-- Data section follows --

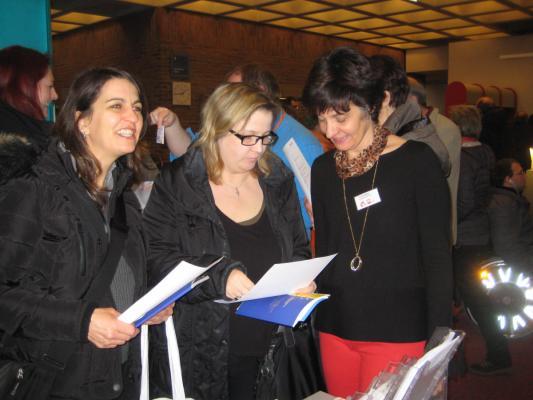 Yvonne Möller im Gespräch mit Messebesuchern der Freiwilligenmesse München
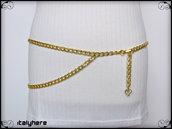 Cintura a catena oro con ciondolo cuore, si può indossare sia sui fianchi che in vita, taglia L - 95 cm.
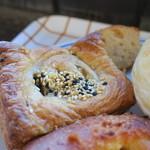 ブーランジェリー アボンリー - 焼きカレーパン タコスチーズパイ クリームパン2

-- Data section concluded --

Nothing but the lines from the one that contains "Cintura a catena" through the end of the material above is to be reproduced, exactly and without pictures.

Answer to this exercise:
 Cintura a catena oro con ciondolo cuore, si può indossare sia sui fianchi che in vita, taglia L - 95 cm.
 ブーランジェリー アボンリー - 焼きカレーパン タコスチーズパイ クリームパン2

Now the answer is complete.